____ AUSGEWÄHLTER TEXT

Es gibt ein Vorurteil, das sich seit den ersten beiden Staffeln von „Ich bin ein Star – Holt mich hier raus!“ hartnäckig hält: die Show sei für RTL zwar ein großer Zuschauererfolg, die Werbekunden allerdings würden die Sendung meiden, weil keiner seine schöne Marke im Umfeld eines solchen Madenspektakels präsentieren wolle.
Inzwischen läuft das Dschungelcamp in der vierten Staffel, und spätestens jetzt lässt sich sagen: Das stimmt nicht (mehr).
Markenartikler scheinen ganz und gar keine Scheu mehr zu haben, Spots bei „Ich bin ein Star“ zu buchen. In den drei Werbepausen der (etwas längeren) Sendung am Freitag warben unter anderem folgende Hersteller für ihre Produkte: Seat, Peugeot, Opel, Renault, Citroёn (die Krise der Automobilindustrie scheint sich zumindest auf die Werbeindustrie keine Auswirkungen zu haben), außerdem Maybelline Jade, „Stern“, Dove, Bayer, Mediamarkt, Ikea und Commerzbank. Das zweite Vorurteil, dass sich vor allem die nahrungsmittelherstellende Industrie dem Dschungelcamp verweigert, scheint ebenfalls überholt zu sein. Sonst hätten sich in der Freitagssendung ja wohl kaum Danone (Activia), Leibniz (Pickup), Verpoorten (Eierlikör – bitte keine schlechten Witze jetzt) und McDonald’s einbuchen lassen. Am Samstag waren Danone (Actimel) und McDonald’s wieder dabei, dazu kam Lidl.

________

ZU LÖSENDE AUFGABEN:
[A] Nenne alle Autohersteller, die laut dem Text über die Werbekunden des Dschungelcamps in den Werbepausen am Freitag geworben haben.
[B] Schreibe den Text über die Werbekunden des Dschungelcamps im Anschluss an seinen letzten Satz weiter.
Die Daten werden hier nicht gebraucht.

____ DATENAUSZUG

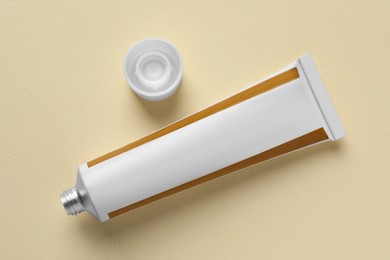 Open tube of ointment on beige background, flat lay. Space for text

________

SCHRIFTLICHE ANTWORTEN:
[A] Seat, Peugeot, Opel, Renault, Citroёn

[B]
Nur bei den Sonderwerbeformen sieht’s mau aus: Es gibt zwar einen Sponsor der Sendung (die Telefonauskunft 11880, Konkurrent des letztjährigen Sponsors 11883), aber das Angebot, als Sponsor des Telefonvotings genannt zu werden oder den „Voting-Pre-Split“ zu nutzen, wollte offenbar kein Kunde nutzen – jedenfalls bis jetzt nicht.
Beispielbild: IP Deutschland
Dass die Samstagssendung im Allgemeinen weniger gut gebucht war, lag vermutlich daran, dass der RTL-Vermarkter IP Deutschland am Wochenende höhere Preise für die Spots verlangt, vor allem in der ersten Werbeunterbrechung. Dass die dann allerdings so knapp ausfällt wie am 10. Dschungeltag ist schon ungewöhnlich: nach drei Spots ging’s schon wieder weiter im Programm. Und wenn das tatsächlich nur an „Ich bin ein Star“ liegen würde, wäre RTL wahrscheinlich heilfroh.
Das Problem ist allerdings viel größer, wie in der RTL-Geburtstagsshow davor zu sehen war, weil es dort nicht gerade viele Gelegenheiten gab, die schönen Werbetrenner zu zeigen, die RTL sich zum Geburtstag selbst geschenkt hat.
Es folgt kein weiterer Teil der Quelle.